Question 5 Short Answer
PTH mobilizes calcium through coordinated actions at three organs. Briefly describe each organ's contribution, and explain why this multi-pronged approach is more effective than any single mechanism alone.
Think about your answer, then reveal below.
Model answer: Bone: PTH stimulates osteoblasts to express RANKL, which activates osteoclasts to resorb bone matrix and release stored calcium into the blood — providing a large, immediate reservoir. Kidney (distal tubule): PTH increases calcium reabsorption, reducing urinary calcium losses — conserving what is already in the blood.
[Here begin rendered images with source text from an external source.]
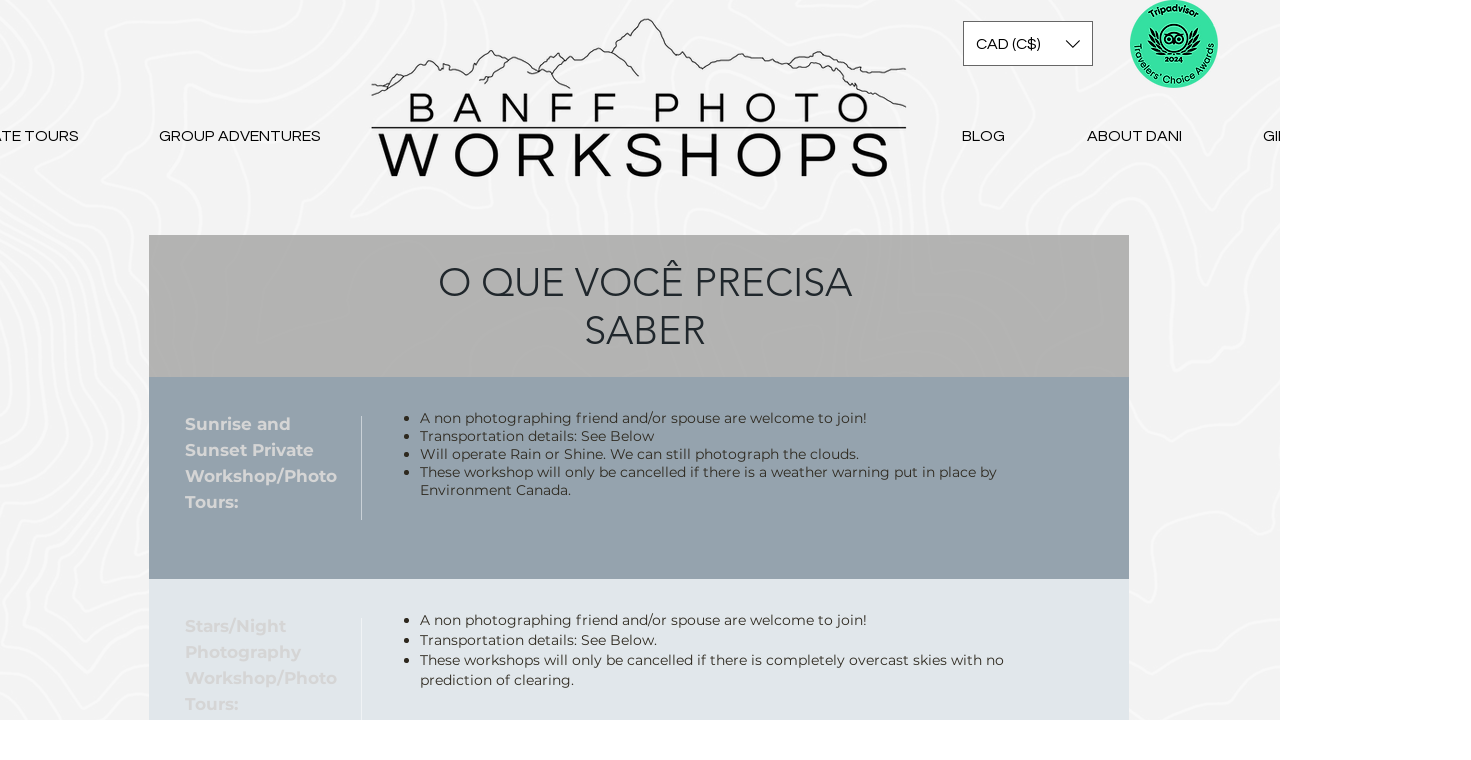

--- FILE ---
content_type: text/html; charset=utf-8
request_url: https://www.google.com/recaptcha/api2/aframe
body_size: 267
content:
<!DOCTYPE HTML><html><head><meta http-equiv="content-type" content="text/html; charset=UTF-8"></head><body><script nonce="3BRnjgemIrM6ORD9oCO2ew">/** Anti-fraud and anti-abuse applications only. See google.com/recaptcha */ try{var clients={'sodar':'https://pagead2.googlesyndication.com/pagead/sodar?'};window.addEventListener("message",function(a){try{if(a.source===window.parent){var b=JSON.parse(a.data);var c=clients[b['id']];if(c){var d=document.createElement('img');d.src=c+b['params']+'&rc='+(localStorage.getItem("rc::a")?sessionStorage.getItem("rc::b"):"");window.document.body.appendChild(d);sessionStorage.setItem("rc::e",parseInt(sessionStorage.getItem("rc::e")||0)+1);localStorage.setItem("rc::h",'1768952645608');}}}catch(b){}});window.parent.postMessage("_grecaptcha_ready", "*");}catch(b){}</script></body></html>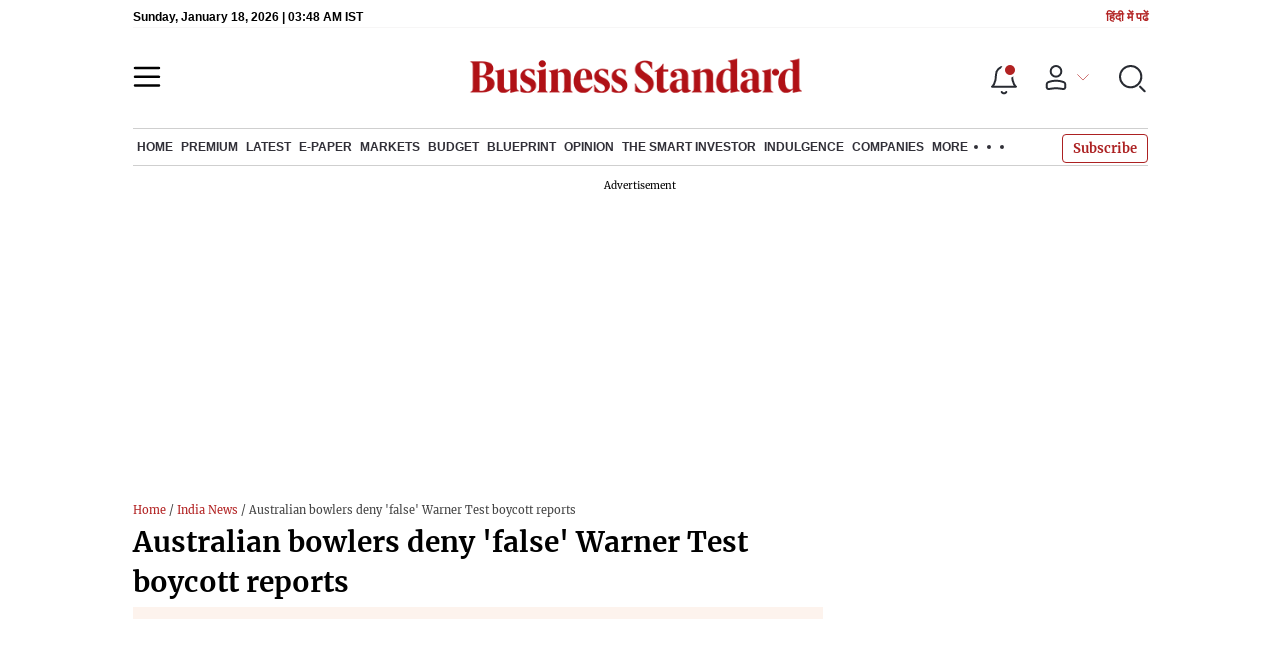

--- FILE ---
content_type: text/html; charset=utf-8
request_url: https://www.google.com/recaptcha/api2/aframe
body_size: 265
content:
<!DOCTYPE HTML><html><head><meta http-equiv="content-type" content="text/html; charset=UTF-8"></head><body><script nonce="qMr-qoXUauO-S0Eeh5sKuA">/** Anti-fraud and anti-abuse applications only. See google.com/recaptcha */ try{var clients={'sodar':'https://pagead2.googlesyndication.com/pagead/sodar?'};window.addEventListener("message",function(a){try{if(a.source===window.parent){var b=JSON.parse(a.data);var c=clients[b['id']];if(c){var d=document.createElement('img');d.src=c+b['params']+'&rc='+(localStorage.getItem("rc::a")?sessionStorage.getItem("rc::b"):"");window.document.body.appendChild(d);sessionStorage.setItem("rc::e",parseInt(sessionStorage.getItem("rc::e")||0)+1);localStorage.setItem("rc::h",'1768708095216');}}}catch(b){}});window.parent.postMessage("_grecaptcha_ready", "*");}catch(b){}</script></body></html>

--- FILE ---
content_type: application/javascript; charset=utf-8
request_url: https://fundingchoicesmessages.google.com/f/AGSKWxU5UIAK8BKMTMrHWrst79QrGYJvw5qXe41p3JTJc-HXYCC1vKV49nlcCMp3Elpsw-YQrqwf4jwSEkQd_323kdWCdaGxYkcPVTw5bWymbRJydx64VbjvueMFgq7t0ZIDuGp5ay4SL_7GZ_TNrcdyLUMAjbVL2ccgP6l7iEu67b1L-0MFF2Did0OFtc7X/_/getTextAD..br/ads//vidadv./ad_square_/ad_commonside_
body_size: -1290
content:
window['108d109a-fc22-4da2-84e3-e704edc68767'] = true;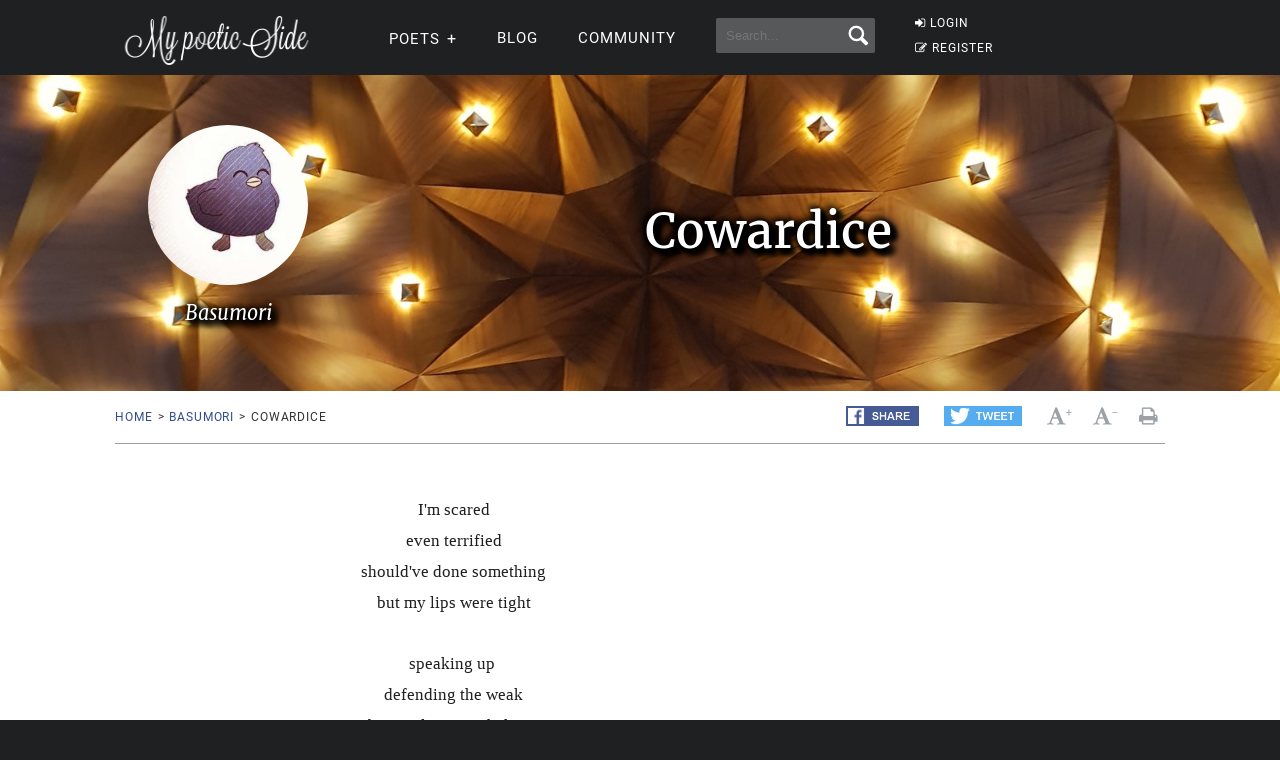

--- FILE ---
content_type: application/javascript; charset=utf-8
request_url: https://fundingchoicesmessages.google.com/f/AGSKWxUM84gd2NYohnWf1siPE2Us0GmfzNp6bh9ppYFqKZYkXmCwTzd30JtfRXodm3TG-JnyQlnks1BMwjzRSycF4Urm3sPKr0NEBIlbLWfXmtaPhEHAVEUocw_iptOe3s71Ct8BnQx6q_GnWQRavjwD7qk9Kc-y4MXr5M2wr6LpEuZ9pl2jOlwU6LBfmpiR/_/showmarketingmaterial./rightad./singleadextension./adlabel__right_ads.
body_size: -1288
content:
window['8afc0e92-dca7-408e-937e-200030512cd9'] = true;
Kidney (proximal tubule → vitamin D activation): PTH stimulates 1α-hydroxylase to produce active calcitriol, which acts on the intestine to increase dietary calcium absorption — providing a sustained supply. Each mechanism operates on a different timescale and source: bone provides rapid mobilization, renal conservation prevents ongoing losses, and intestinal absorption provides long-term replenishment. No single mechanism is sufficient alone — mobilizing calcium from bone indefinitely would cause catastrophic bone loss; renal conservation alone provides no new calcium; intestinal absorption alone is too slow for acute hypocalcemia. The combination of all three ensures rapid correction with long-term sustainability.
The multi-organ architecture also provides resilience: if one mechanism is impaired (e.g., vitamin D deficiency reduces intestinal absorption), the others compensate. This redundancy is why calcium homeostasis is so robust under normal conditions — and why understanding all three mechanisms is necessary to diagnose disorders like hypoparathyroidism, vitamin D deficiency, and primary hyperparathyroidism, which affect different parts of this system.